To perform various tasks of video understanding, deep convolutional neural networks

[krizhevsky2012imagenet, szegedy2015going, xie2017aggregated, he2016deep, Hu_2018_CVPR] have been combined with optical flow [HORN1981185] to capture temporal dynamics [simonyan2014two, carreira2017quo, Zhou_2018_ECCV]. A popular architecture is the two-stream CNNs [simonyan2014two] which separately process optical flow and RGB frames. Spatial-temporal information can also be directly modeled using 3D convolutions [tran2015learning] which can be “inflated” from 2D filters (I3D) [carreira2017quo]

in order to take advantage of the strong features learned by pre-training a network on ImageNet

[deng2009imagenet]. More recent 3D networks incorporate non-local modules [Wang_2018_CVPR] in order to capture long-range dependencies. Temporal Relation Networks [zhou2017temporal] take a different approach by learning the relevant state transitions in sparsely sampled frames from different temporal segments.

2.2 Multi-Label Optimization

Predicting multiple labels for the same input has not been attempted for action recognition, but the task is increasingly popular for predicting multiple objects present in the scene (e.g. predicting the presence of a person, a TV and a table in the same image). Given the variety of appearances of objects within a scene, it is challenging for global CNN features to correctly predict multiple labels. Approaches instead use object proposals [gong2013deep], [yang2016exploit] or learn spatial co-occurrences of labels using LSTMs [wang2016cnn], [zhang2018multi]. Convolutional neural networks (CNN) have also been applied on raw images of multiple objects to learn image-level deep visual representations for multi-label classification [wang2016cnn].

To learn to optimize training for multiple labels, different loss functions have been proposed. A common approach is binary cross entropy which optimizes each class label individually. However, when treating each class individually, it is also difficult to learn the correlations between different classes [Elisseeff:2001:KMM:2980539.2980628, Zhang:2006:MNN:1159162.1159294, Li2017ImprovingPR]. Indeed, this approach may incorrectly penalize some examples which do not have full label coverage as it assumes the absence of a label is a negative label.

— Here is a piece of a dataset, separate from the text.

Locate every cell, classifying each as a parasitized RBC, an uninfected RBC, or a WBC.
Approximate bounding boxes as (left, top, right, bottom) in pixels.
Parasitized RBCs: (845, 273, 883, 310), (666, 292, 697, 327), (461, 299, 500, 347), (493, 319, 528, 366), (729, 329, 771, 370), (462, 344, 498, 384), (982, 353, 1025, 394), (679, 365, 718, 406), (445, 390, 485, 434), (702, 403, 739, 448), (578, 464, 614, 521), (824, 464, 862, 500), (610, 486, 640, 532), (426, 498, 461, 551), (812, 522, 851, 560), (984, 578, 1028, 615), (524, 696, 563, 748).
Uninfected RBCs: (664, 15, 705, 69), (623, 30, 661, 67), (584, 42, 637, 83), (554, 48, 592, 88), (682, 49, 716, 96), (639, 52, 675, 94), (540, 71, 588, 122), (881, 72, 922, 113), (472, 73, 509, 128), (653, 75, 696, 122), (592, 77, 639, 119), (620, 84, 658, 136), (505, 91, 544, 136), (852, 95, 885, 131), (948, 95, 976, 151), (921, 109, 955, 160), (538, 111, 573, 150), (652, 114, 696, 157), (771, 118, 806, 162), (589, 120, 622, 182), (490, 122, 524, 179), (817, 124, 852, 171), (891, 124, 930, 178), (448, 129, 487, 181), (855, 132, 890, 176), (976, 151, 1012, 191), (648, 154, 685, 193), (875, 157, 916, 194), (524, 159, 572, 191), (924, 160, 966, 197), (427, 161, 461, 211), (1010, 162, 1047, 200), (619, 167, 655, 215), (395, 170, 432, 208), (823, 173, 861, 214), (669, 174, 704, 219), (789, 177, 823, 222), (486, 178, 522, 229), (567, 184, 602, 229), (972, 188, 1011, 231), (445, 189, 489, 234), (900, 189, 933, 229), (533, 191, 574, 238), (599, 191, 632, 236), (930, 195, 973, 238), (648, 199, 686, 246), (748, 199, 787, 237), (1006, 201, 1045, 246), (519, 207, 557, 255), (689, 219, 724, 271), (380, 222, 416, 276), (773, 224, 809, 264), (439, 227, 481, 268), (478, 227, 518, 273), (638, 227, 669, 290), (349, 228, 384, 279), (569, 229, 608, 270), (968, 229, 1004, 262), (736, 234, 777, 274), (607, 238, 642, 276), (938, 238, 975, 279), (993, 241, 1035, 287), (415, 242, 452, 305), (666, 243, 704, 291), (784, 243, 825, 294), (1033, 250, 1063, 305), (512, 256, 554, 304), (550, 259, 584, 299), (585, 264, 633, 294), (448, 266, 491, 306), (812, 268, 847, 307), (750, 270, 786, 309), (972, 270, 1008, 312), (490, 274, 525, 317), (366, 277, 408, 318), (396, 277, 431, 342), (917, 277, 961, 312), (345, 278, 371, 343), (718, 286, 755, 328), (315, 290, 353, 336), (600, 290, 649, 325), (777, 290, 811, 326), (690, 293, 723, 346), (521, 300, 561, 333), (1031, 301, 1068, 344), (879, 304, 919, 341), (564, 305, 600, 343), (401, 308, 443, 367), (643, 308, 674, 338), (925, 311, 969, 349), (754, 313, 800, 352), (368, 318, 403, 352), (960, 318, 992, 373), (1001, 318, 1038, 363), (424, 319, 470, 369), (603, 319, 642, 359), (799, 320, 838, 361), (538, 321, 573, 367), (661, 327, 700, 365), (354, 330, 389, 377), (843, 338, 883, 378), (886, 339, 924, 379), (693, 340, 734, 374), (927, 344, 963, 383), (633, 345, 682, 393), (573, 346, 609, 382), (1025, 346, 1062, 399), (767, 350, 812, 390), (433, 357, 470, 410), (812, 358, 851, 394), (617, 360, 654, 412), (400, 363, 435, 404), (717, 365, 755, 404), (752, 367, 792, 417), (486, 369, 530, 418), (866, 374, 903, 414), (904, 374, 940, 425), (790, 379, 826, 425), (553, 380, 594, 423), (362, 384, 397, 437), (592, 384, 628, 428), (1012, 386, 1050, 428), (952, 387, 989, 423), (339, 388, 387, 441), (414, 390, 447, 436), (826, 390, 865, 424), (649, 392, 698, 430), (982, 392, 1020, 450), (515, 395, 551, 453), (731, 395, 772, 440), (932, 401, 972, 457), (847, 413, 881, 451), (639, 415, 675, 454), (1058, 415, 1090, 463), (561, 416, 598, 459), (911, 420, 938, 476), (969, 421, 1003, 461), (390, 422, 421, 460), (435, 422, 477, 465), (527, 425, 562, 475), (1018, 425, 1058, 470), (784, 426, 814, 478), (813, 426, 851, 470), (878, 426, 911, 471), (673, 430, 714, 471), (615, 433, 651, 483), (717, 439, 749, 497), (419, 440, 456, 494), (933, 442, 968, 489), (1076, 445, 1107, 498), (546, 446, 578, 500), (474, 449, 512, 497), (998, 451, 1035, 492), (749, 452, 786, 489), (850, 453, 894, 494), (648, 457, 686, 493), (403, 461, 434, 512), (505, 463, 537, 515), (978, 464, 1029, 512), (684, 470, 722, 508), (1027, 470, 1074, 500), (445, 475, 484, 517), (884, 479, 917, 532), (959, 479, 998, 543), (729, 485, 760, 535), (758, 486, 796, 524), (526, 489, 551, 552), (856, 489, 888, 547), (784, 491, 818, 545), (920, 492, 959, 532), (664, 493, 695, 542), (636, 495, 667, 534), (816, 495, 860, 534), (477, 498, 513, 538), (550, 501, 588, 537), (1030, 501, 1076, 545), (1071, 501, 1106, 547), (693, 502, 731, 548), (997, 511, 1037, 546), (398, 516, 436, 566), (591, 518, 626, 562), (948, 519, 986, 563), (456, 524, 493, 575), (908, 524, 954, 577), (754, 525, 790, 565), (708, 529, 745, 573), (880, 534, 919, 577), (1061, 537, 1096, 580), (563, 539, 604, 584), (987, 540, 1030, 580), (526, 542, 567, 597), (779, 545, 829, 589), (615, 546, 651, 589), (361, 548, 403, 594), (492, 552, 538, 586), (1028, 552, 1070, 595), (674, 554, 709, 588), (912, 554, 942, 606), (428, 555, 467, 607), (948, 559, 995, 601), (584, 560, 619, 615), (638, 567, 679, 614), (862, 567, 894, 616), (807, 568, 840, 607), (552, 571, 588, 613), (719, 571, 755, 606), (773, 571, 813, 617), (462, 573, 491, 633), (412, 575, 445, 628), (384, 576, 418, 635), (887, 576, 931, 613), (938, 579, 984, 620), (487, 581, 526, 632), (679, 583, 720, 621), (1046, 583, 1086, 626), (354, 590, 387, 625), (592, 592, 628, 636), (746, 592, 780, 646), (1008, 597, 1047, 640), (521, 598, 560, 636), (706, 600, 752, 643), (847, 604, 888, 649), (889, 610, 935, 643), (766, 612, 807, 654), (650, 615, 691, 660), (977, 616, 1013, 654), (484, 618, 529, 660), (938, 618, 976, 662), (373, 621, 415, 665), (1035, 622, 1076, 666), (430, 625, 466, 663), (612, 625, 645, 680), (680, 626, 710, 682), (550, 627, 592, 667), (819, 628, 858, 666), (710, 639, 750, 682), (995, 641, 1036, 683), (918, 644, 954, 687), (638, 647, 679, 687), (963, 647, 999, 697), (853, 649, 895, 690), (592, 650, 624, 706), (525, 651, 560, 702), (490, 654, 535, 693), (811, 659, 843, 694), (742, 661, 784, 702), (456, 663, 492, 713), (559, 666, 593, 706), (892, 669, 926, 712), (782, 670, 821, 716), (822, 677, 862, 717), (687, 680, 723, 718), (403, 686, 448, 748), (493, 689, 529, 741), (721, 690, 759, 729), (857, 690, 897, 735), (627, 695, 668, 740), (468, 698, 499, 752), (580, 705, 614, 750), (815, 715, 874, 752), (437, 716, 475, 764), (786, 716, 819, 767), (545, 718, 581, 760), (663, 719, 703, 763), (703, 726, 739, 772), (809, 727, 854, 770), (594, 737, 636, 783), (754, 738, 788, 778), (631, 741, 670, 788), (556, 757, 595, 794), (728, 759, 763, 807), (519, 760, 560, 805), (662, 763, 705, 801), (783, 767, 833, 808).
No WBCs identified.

Another approach is pair-wise ranking [Weston:2011:WSU:2283696.2283856] which encourages the model to generally assign higher ranks to positive labels. This method has the added benefit of reducing the strength of a models’ mistake as incorrect predictions tend to still include highly ranked positive labels. WARP [gong2013deep, Weston:2011:WSU:2283696.2283856] expands on this by including a monotonically increasing weighting function that increases the error for positive labels that are poorly ranked, thus prioritizing them in learning. BP-MLL [Zhang:2006:MNN:1159162.1159294] is another approach that provides a smooth calculation of the ranking error but suffers from exceedingly large values when the positive classes are poorly ranked and the vocabulary size is large. LSEP [Li2017ImprovingPR] is a variation of the BP-MLL loss function which addresses it’s numerical stability issues but can become dominated by poorly ranked positive classes.

3 A Multi-Action Dataset

Our goal with this project is to extend the existing Moments in Time dataset to include multiple action labels per video to take another step toward improving our understanding of the diverse and dynamic events that take place in short videos. With this multi-label dataset we will be able to better evaluate our existing models and train new models that can better leverage the amount of information in each video as well as the relationships between different actions.

3.1 Annotation

We began by annotating our added action labels using the same process as the Moments in Time dataset. The annotation phase used Amazon Mechanical Turk for crowd sourcing where each worker is presented with a video-verb pair and asked to respond Yes or No if the action is either seen or heard in the video (see [monfortmoments] for more details).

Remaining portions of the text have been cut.